Hepatic congestion is a liver disease caused by a build-up of blood in the liver. This backlog disrupts their oxygen supply and leads to the death of liver cells in the short or long term. The backlog of blood is caused by a disrupted outflow of venous blood. Right heart failure is usually present. But lung diseases and thrombosis in the hepatic vein are also possible reasons. For comprehensive guide to hypophosphatasia, please visit growtheology.com.
There are three forms of congested liver. An acute, a subacute and a chronic form can be distinguished. There are often different reasons for the formation of these different forms. However, acute liver congestion can also develop into a chronic form over the long term. A striking feature of congested liver is an enlargement of the organ due to the backlog of blood. Only in the chronic form does the liver appear to have shrunk, although congestion is also present here. The final state of congested liver is usually cirrhosis of the liver, which in the case of congested liver is referred to as cirrhosis cardiaque ( cardiac cirrhosis of the liver ).

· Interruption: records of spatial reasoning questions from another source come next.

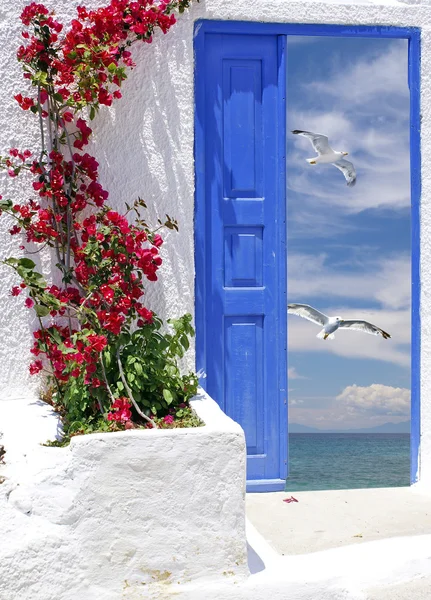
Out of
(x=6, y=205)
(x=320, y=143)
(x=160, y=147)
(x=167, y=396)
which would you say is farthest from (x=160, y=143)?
(x=320, y=143)

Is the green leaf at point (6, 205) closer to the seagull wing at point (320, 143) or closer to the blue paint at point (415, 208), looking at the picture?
the blue paint at point (415, 208)

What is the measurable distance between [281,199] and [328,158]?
1.63m

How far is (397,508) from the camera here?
427 centimetres

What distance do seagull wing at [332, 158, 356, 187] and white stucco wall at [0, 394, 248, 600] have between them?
3358 millimetres

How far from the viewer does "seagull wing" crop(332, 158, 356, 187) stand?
19.9 ft

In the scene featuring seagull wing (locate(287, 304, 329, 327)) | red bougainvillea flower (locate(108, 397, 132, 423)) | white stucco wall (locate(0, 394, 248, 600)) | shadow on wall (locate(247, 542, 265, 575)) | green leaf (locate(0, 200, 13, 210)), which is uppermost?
green leaf (locate(0, 200, 13, 210))

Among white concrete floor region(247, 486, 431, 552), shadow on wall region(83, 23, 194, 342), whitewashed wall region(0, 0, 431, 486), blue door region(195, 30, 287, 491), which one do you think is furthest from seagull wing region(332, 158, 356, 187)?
white concrete floor region(247, 486, 431, 552)

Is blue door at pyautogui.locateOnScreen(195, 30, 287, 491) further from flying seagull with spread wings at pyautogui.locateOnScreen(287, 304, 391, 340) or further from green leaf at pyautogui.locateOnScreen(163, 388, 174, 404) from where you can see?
flying seagull with spread wings at pyautogui.locateOnScreen(287, 304, 391, 340)

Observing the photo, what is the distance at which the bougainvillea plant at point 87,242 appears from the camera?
3.58m

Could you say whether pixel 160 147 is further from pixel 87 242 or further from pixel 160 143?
pixel 87 242

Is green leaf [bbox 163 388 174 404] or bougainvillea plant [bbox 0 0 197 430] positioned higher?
bougainvillea plant [bbox 0 0 197 430]

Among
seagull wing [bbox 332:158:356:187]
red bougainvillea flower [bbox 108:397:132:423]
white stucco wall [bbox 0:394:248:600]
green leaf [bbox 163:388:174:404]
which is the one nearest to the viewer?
white stucco wall [bbox 0:394:248:600]

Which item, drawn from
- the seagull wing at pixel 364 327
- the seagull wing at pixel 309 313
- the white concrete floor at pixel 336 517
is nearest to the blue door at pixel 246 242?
the white concrete floor at pixel 336 517

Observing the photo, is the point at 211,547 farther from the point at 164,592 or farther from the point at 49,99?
the point at 49,99
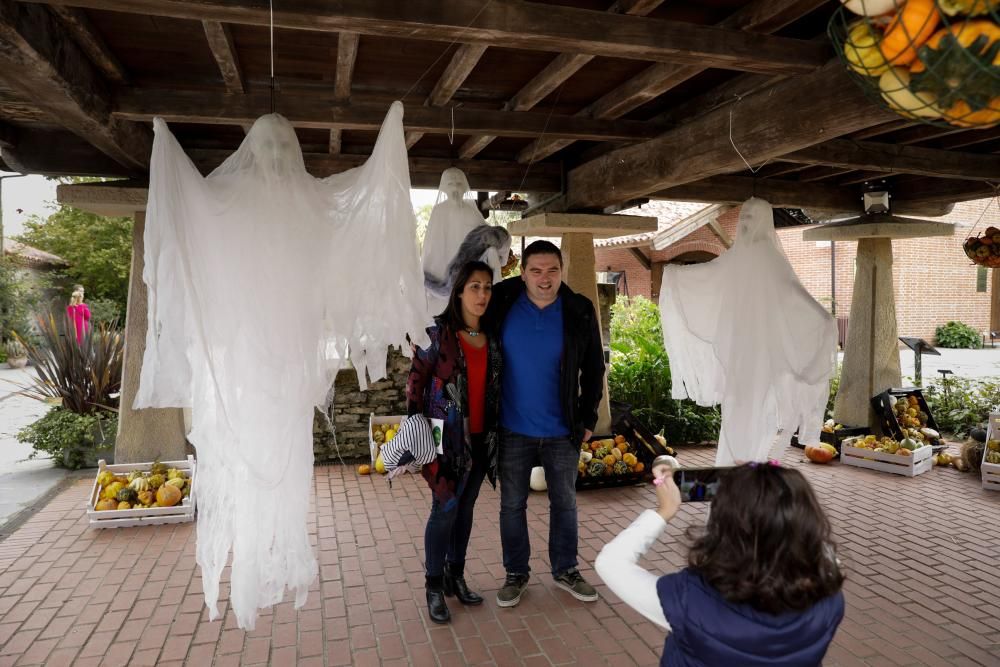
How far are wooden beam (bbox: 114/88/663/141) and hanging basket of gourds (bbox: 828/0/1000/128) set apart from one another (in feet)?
8.34

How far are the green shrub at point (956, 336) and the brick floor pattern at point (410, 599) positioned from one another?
12769mm

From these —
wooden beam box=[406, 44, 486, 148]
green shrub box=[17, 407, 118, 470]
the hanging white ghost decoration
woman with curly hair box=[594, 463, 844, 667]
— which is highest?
wooden beam box=[406, 44, 486, 148]

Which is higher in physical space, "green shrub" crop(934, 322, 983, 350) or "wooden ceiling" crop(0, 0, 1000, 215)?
"wooden ceiling" crop(0, 0, 1000, 215)

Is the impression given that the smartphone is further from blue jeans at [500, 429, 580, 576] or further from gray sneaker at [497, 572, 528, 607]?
gray sneaker at [497, 572, 528, 607]

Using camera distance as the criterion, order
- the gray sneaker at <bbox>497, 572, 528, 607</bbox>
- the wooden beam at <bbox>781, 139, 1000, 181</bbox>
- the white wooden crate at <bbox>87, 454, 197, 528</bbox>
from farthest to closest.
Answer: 1. the white wooden crate at <bbox>87, 454, 197, 528</bbox>
2. the wooden beam at <bbox>781, 139, 1000, 181</bbox>
3. the gray sneaker at <bbox>497, 572, 528, 607</bbox>

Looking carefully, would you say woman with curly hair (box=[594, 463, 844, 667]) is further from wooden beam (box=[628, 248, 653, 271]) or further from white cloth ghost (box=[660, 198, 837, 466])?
wooden beam (box=[628, 248, 653, 271])

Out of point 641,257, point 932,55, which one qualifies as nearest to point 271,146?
point 932,55

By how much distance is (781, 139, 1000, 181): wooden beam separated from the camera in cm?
398

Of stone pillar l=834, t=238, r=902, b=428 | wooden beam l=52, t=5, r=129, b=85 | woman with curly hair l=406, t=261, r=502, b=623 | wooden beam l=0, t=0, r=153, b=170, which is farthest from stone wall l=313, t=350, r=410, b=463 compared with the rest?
stone pillar l=834, t=238, r=902, b=428

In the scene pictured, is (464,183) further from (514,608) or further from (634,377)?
(634,377)

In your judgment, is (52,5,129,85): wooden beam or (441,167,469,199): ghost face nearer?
(52,5,129,85): wooden beam

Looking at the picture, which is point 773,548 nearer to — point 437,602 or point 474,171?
point 437,602

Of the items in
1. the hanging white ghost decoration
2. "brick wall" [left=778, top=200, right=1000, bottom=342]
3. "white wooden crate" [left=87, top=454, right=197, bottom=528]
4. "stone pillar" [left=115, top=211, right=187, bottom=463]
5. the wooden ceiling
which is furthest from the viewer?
"brick wall" [left=778, top=200, right=1000, bottom=342]

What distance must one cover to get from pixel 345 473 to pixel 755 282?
150 inches
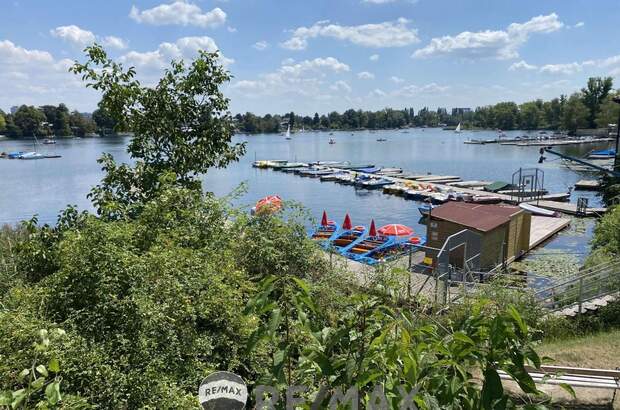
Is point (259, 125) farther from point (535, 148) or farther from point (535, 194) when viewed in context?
point (535, 194)

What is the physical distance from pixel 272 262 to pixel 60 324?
14.7ft

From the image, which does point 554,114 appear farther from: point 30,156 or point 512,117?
point 30,156

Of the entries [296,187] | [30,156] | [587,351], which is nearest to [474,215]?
[587,351]

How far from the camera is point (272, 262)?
26.9 feet

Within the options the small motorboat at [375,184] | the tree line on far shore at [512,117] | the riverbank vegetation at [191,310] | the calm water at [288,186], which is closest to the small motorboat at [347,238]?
the calm water at [288,186]

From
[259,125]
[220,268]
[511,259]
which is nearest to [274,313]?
[220,268]

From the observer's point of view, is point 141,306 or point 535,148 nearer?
point 141,306

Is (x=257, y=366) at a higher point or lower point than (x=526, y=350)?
lower

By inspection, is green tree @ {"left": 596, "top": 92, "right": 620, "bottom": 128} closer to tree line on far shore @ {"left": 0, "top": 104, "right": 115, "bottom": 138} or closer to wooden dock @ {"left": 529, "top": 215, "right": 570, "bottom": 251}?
wooden dock @ {"left": 529, "top": 215, "right": 570, "bottom": 251}

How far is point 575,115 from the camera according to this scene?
118312mm

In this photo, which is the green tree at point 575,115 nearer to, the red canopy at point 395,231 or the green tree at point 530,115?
the green tree at point 530,115

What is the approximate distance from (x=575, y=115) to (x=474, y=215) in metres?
124

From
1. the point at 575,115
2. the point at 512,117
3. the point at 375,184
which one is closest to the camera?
the point at 375,184

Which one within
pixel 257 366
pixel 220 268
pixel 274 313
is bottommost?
pixel 257 366
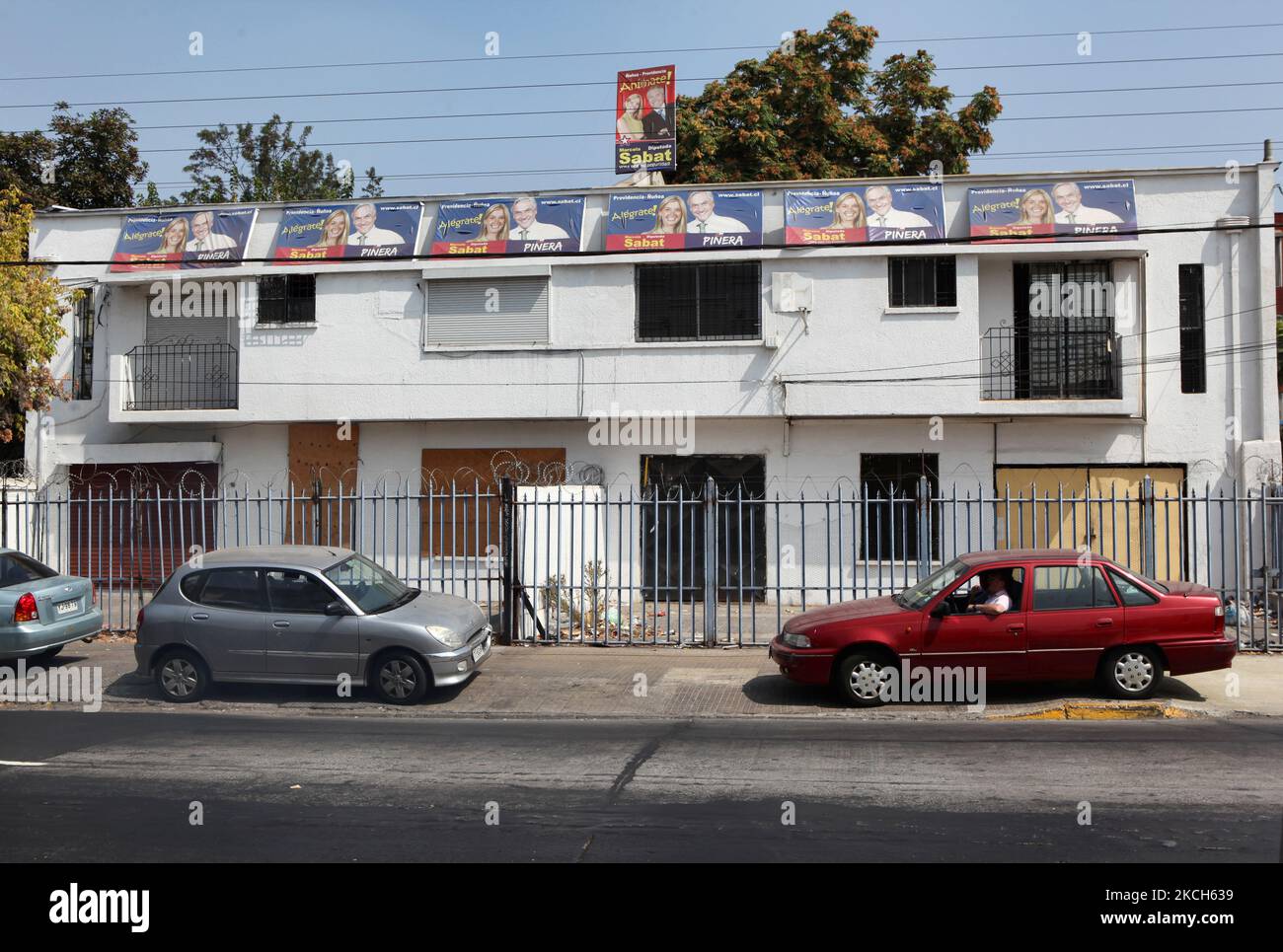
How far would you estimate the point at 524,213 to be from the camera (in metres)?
18.8

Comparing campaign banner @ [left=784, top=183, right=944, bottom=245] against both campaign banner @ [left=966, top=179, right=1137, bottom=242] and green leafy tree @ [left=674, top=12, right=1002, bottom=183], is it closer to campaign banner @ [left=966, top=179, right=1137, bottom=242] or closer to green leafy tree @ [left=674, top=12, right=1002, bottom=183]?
campaign banner @ [left=966, top=179, right=1137, bottom=242]

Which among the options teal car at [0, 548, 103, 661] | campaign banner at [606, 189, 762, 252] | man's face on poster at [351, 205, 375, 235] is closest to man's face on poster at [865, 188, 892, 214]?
campaign banner at [606, 189, 762, 252]

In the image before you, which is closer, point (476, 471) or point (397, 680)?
point (397, 680)

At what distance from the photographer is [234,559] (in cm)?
1109

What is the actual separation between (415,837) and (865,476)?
43.2 ft

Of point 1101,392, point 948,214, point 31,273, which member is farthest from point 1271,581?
point 31,273

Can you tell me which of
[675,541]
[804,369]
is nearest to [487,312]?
[675,541]

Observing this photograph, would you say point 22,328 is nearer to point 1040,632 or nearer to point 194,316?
point 194,316

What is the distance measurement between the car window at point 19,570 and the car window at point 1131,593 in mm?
11678

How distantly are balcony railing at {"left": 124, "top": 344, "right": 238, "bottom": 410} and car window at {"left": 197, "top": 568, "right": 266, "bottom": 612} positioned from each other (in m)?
9.71

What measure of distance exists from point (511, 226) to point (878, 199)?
6.30m

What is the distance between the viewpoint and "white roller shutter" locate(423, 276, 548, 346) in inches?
733

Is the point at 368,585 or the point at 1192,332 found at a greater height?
the point at 1192,332
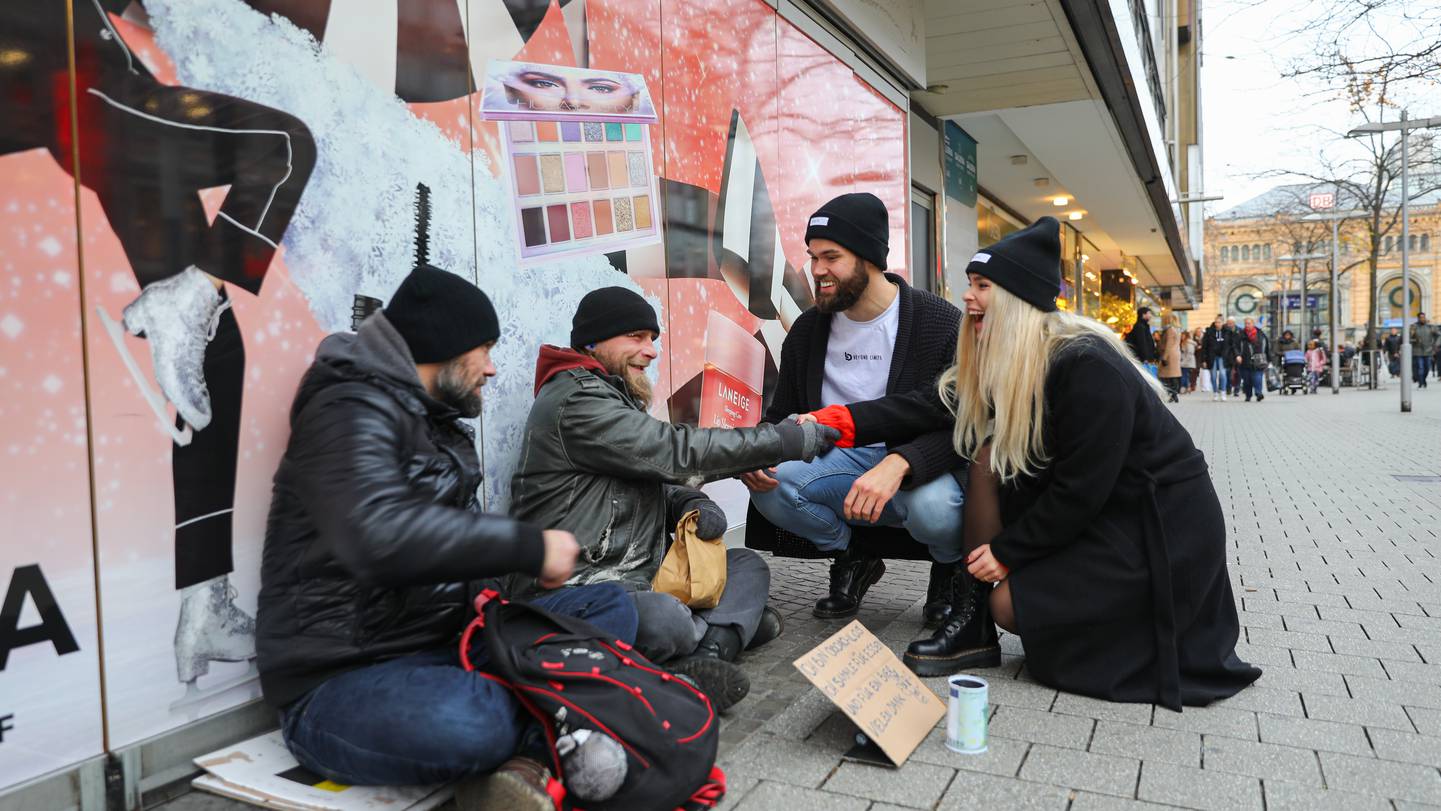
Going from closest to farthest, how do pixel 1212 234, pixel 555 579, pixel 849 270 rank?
pixel 555 579, pixel 849 270, pixel 1212 234

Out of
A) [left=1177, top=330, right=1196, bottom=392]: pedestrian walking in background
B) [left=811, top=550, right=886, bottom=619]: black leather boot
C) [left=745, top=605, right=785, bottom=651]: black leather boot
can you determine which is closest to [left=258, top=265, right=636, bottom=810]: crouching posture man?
[left=745, top=605, right=785, bottom=651]: black leather boot

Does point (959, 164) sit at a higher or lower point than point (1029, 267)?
higher

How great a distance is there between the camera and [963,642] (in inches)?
135

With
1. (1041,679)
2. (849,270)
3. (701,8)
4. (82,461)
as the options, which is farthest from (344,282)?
(701,8)

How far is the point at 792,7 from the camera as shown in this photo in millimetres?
6293

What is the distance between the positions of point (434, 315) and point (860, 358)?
2.08m

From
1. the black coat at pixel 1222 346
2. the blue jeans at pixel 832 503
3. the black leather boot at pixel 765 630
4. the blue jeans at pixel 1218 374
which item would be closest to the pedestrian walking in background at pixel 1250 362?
the black coat at pixel 1222 346

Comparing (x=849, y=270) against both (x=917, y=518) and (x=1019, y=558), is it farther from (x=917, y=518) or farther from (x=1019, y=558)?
(x=1019, y=558)

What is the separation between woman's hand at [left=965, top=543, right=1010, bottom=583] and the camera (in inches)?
126

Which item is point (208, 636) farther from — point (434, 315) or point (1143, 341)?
point (1143, 341)

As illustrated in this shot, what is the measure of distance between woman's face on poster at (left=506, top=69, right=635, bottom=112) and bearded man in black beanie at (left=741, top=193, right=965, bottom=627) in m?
1.09

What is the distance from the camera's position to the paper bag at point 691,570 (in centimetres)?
323

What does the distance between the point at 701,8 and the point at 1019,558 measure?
11.3 ft

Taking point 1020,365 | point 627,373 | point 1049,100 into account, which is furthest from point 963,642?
point 1049,100
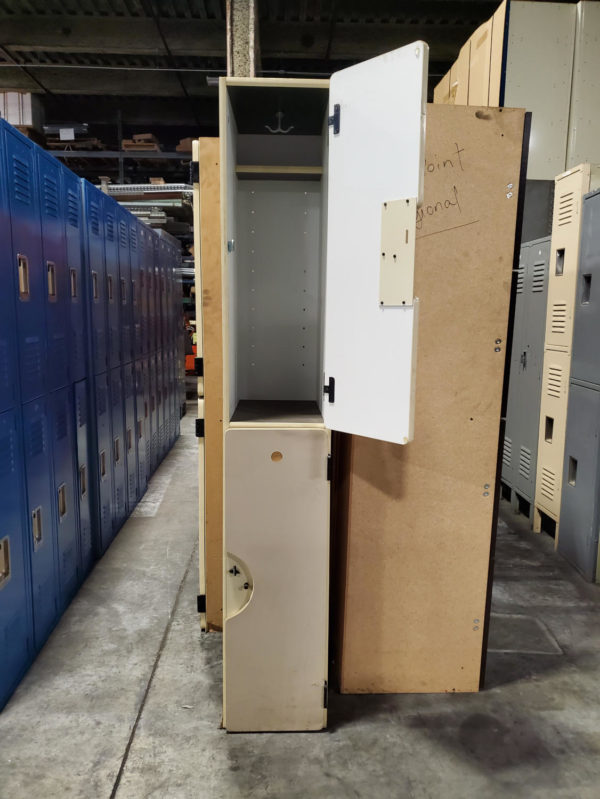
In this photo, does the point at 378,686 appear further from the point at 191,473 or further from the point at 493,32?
the point at 191,473

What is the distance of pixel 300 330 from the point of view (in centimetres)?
235

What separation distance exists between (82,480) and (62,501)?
1.13ft

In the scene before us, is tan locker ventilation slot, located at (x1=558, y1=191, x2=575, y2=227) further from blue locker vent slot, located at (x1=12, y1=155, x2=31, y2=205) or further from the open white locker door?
blue locker vent slot, located at (x1=12, y1=155, x2=31, y2=205)

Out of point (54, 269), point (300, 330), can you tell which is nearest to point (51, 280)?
point (54, 269)

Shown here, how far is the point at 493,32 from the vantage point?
6.26 feet

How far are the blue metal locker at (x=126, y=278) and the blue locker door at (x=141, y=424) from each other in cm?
31

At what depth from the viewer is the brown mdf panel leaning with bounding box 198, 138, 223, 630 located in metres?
2.35

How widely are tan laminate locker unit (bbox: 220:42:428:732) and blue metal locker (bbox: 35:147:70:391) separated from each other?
3.07 feet

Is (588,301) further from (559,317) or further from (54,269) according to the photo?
(54,269)

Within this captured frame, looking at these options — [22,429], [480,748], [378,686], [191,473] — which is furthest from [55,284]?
[191,473]

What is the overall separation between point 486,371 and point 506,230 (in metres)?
0.49

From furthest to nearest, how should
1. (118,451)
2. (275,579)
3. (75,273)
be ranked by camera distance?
1. (118,451)
2. (75,273)
3. (275,579)

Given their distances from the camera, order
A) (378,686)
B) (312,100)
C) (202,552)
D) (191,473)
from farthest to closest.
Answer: (191,473), (202,552), (378,686), (312,100)

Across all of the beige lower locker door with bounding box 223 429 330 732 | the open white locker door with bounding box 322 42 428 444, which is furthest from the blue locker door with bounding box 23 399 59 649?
the open white locker door with bounding box 322 42 428 444
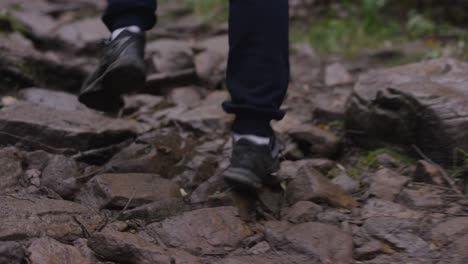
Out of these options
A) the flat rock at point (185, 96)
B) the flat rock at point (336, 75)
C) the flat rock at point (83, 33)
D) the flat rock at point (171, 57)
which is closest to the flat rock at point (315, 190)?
the flat rock at point (185, 96)

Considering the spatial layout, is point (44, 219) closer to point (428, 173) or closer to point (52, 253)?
point (52, 253)

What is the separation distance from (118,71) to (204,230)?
65cm

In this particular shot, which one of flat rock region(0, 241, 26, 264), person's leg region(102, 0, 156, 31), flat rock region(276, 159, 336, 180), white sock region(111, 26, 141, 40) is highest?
person's leg region(102, 0, 156, 31)

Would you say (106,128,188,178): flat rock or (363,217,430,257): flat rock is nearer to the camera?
(363,217,430,257): flat rock

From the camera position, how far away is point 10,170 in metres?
2.08

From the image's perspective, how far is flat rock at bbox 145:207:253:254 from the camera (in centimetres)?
174

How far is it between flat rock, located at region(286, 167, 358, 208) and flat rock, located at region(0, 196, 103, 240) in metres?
0.68

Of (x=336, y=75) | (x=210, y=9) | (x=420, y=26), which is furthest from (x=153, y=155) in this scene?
(x=210, y=9)

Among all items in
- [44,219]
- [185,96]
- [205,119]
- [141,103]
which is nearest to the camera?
[44,219]

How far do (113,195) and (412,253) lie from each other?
948mm

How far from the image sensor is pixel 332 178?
2311 millimetres

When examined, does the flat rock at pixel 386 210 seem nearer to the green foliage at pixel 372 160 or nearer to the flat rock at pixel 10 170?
the green foliage at pixel 372 160

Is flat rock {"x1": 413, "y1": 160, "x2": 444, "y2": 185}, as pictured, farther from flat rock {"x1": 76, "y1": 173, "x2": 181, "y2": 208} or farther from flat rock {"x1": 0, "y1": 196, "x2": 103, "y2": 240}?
flat rock {"x1": 0, "y1": 196, "x2": 103, "y2": 240}

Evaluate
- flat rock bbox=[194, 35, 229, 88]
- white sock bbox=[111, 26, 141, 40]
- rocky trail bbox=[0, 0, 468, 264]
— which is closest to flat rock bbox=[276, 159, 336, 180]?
rocky trail bbox=[0, 0, 468, 264]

The cause of liver congestion is always to be found in the backlog of venous blood in the liver. This backlog can occur for a number of reasons. Right heart failure is usually present. The heart is no longer able to adequately transport the venous blood into the pulmonary circulation. The backlog of venous blood begins in the liver and can affect other organs of the dependent organ system. Thus, congested liver is always a consequence of an underlying disease.
Right heart failure can have several causes. Heart valve defects, tumors, embolisms or chronic lung diseases lead to cardiac insufficiency. Right heart failure refers to the weaker performance of the right ventricle. It is responsible for transporting the venous blood into the pulmonary circulation in order to be able to freshen it up with oxygen again through gas exchange.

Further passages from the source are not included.